Тело ее было перевезено в Бурж и погребено рядом с Жанной, а полвека спустя эксгумировано, подвергнуто надругательствам и сожжено кальвинистами, равно как и останки другой несчастной святой. Ее сердце покоилось в сельской часовне Мотт-Сейи, в прекрасном склепе, заказанном для нее дочерью.

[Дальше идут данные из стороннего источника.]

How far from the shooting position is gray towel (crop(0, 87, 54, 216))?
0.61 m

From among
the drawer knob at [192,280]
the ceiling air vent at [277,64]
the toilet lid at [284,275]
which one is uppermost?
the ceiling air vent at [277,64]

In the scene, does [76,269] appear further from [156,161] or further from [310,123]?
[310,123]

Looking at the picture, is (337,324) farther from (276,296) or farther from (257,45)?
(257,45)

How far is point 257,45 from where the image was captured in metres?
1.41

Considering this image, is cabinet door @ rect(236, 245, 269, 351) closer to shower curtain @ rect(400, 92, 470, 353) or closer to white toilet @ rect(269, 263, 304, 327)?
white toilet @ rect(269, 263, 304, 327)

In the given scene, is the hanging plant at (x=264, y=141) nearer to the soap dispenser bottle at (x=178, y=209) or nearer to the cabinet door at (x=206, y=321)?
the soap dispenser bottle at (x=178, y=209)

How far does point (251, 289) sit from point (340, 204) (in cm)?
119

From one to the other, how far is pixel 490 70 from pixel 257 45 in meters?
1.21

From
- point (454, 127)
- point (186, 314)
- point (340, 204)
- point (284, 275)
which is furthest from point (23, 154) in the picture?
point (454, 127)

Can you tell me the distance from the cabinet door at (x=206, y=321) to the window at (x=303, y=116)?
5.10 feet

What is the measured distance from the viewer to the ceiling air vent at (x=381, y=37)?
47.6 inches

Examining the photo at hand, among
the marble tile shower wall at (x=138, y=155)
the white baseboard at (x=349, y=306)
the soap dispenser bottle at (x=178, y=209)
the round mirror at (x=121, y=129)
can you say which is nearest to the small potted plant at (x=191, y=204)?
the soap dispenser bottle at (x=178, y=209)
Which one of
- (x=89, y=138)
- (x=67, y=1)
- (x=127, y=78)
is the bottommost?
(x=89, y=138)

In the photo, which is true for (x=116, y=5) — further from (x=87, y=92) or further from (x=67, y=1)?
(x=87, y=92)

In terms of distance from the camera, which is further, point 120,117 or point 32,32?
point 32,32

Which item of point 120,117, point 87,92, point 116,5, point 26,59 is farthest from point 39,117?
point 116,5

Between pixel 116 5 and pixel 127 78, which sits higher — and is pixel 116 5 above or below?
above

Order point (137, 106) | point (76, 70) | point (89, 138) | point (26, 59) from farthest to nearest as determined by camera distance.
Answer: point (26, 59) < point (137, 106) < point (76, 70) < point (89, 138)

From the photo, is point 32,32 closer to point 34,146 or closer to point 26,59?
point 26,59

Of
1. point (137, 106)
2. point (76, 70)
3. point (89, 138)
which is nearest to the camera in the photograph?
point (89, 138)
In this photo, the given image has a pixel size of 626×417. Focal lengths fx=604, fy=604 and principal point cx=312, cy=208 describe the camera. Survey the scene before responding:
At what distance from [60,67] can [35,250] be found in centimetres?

Но материальной памяти об этой печальной судьбе не суждено было сохраниться. В 1793 году{47} крестьяне обрушили весь гнев, накопившийся в их сердцах, против несчастного склепа, разрушили мавзолей, обломки которого еще валяются окрест. Расколотая на три части статуя Шарлотты стоит, прислоненная к стене. Заброшенная церковь разрушается сама по себе. Сердце несчастной страдалицы наверняка было запечатано в золотой или серебряный ларец; что-то с ним сталось? Может, продано по дешевке, а может, где-то спрятано из страха или уважения к ее памяти и до сих пор хранится в какой-нибудь деревенской лачуге, а новые ее обитатели ничего не знают про то, что ларец лежит под камнем очага или зарыт под терновником изгороди.